● Data excerpts:

- - -

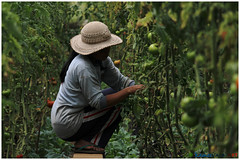 Climate change resilience - The greenhouse (kamesvara) Tags: bali greenhouse buyan buleleng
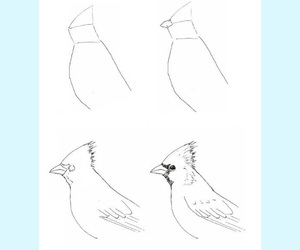 draw, instruction, and drawing image
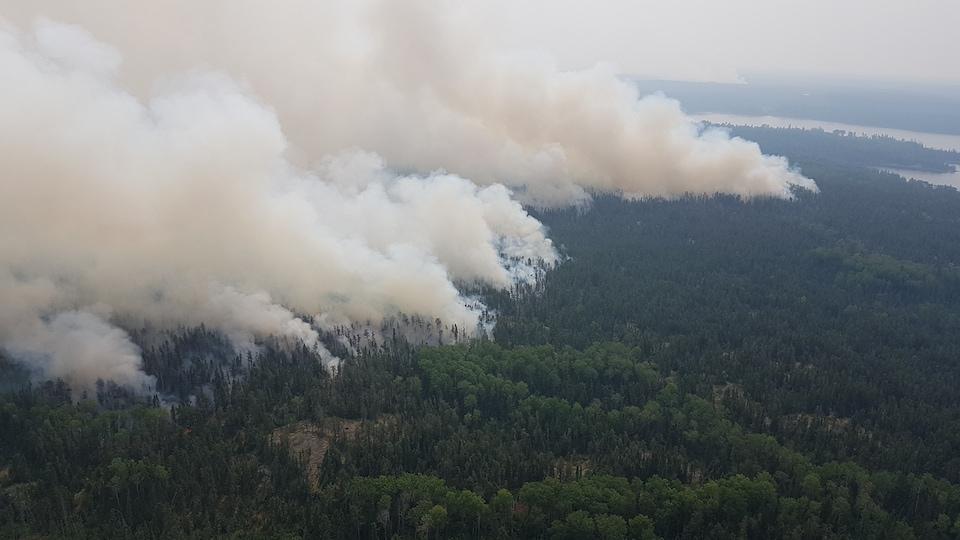 De la fumée s'échappe d'une forêt en feu.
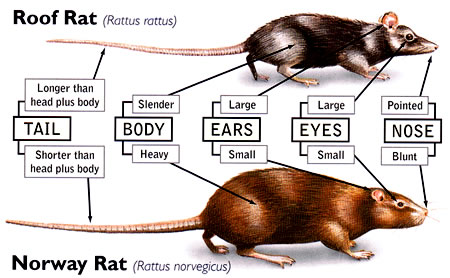 Types Of Rats In Malaysia And Its Life Cycle Norway Rat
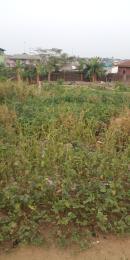 Residential Land Land for sale Edun aboru , Iyana Ipaja Ipaja Lagos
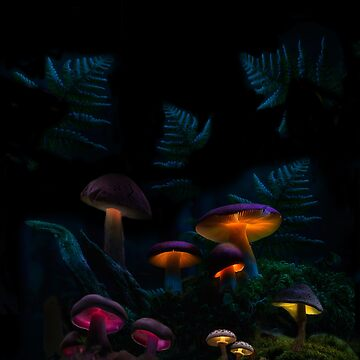 MUSHROOM FOREST by johnnyssandart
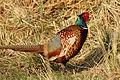 Common pheasant (Phasianus colchicus) cock.jpg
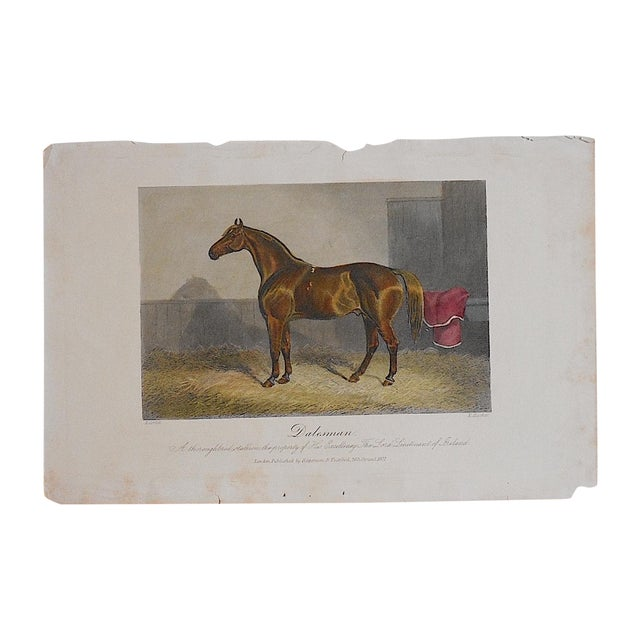 Antique Horse/Equine Engraving - Image 2 of 3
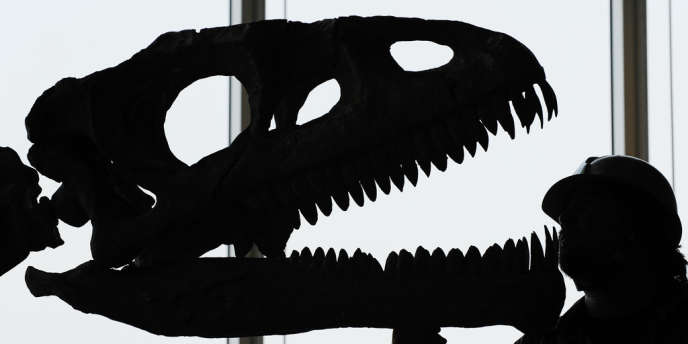 L'extinction des dinosaures avait été liée la première fois à la chute d'un astéroïde en 1980 par le professeur de science planétaire de l'université de Berkeley Luis Alvarez, aujourd'hui décédé, et son fils Walter.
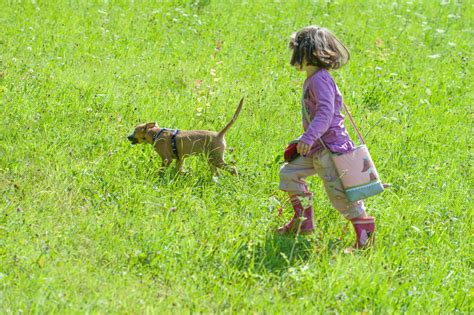 small family dogs risk to small children from family often underestimated
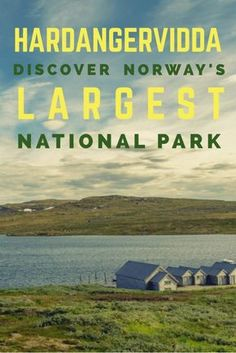 Looking for some adventure in Norway? The massive plateau of Hardangervidda should be your next destination. There's so much to discover!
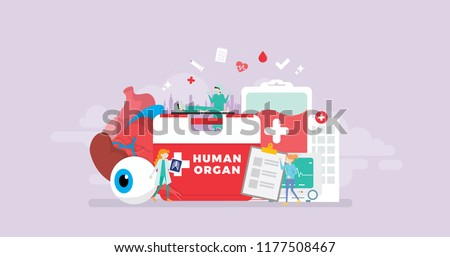 Healthy Human Organ Donor Transplantation Tiny People Character Concept Vector Illustration, Suitable For Wallpaper, Banner, Background, Card, Book Illustration, And Web Landing Page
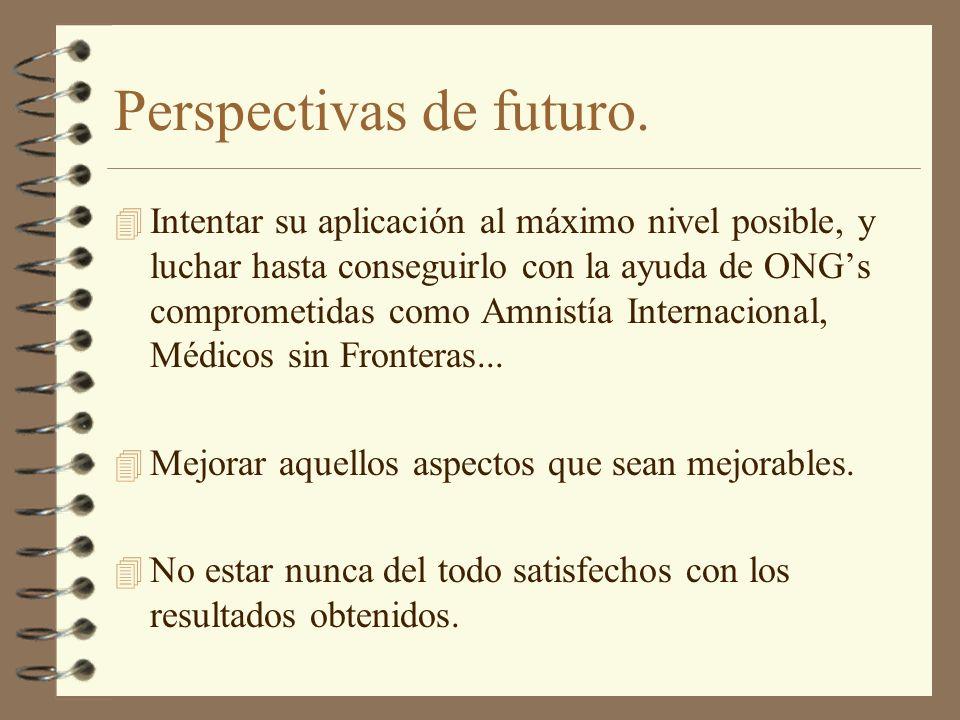 Perspectivas de futuro. 4 Intentar su aplicación al máximo nivel posible, y luchar hasta conseguirlo con la ayuda de ONGs comprometidas como Amnistía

- - -

Every line above should be copied exactly; do not carry over the pictures.

 Climate change resilience - The greenhouse (kamesvara) Tags: bali greenhouse buyan buleleng
 draw, instruction, and drawing image
 De la fumée s'échappe d'une forêt en feu.
 Types Of Rats In Malaysia And Its Life Cycle Norway Rat
 Residential Land Land for sale Edun aboru , Iyana Ipaja Ipaja Lagos
 MUSHROOM FOREST by johnnyssandart
 Common pheasant (Phasianus colchicus) cock.jpg
 Antique Horse/Equine Engraving - Image 2 of 3
 L'extinction des dinosaures avait été liée la première fois à la chute d'un astéroïde en 1980 par le professeur de science planétaire de l'université de Berkeley Luis Alvarez, aujourd'hui décédé, et son fils Walter.
 small family dogs risk to small children from family often underestimated
 Looking for some adventure in Norway? The massive plateau of Hardangervidda should be your next destination. There's so much to discover!
 Healthy Human Organ Donor Transplantation Tiny People Character Concept Vector Illustration, Suitable For Wallpaper, Banner, Background, Card, Book Illustration, And Web Landing Page
 Perspectivas de futuro. 4 Intentar su aplicación al máximo nivel posible, y luchar hasta conseguirlo con la ayuda de ONGs comprometidas como Amnistía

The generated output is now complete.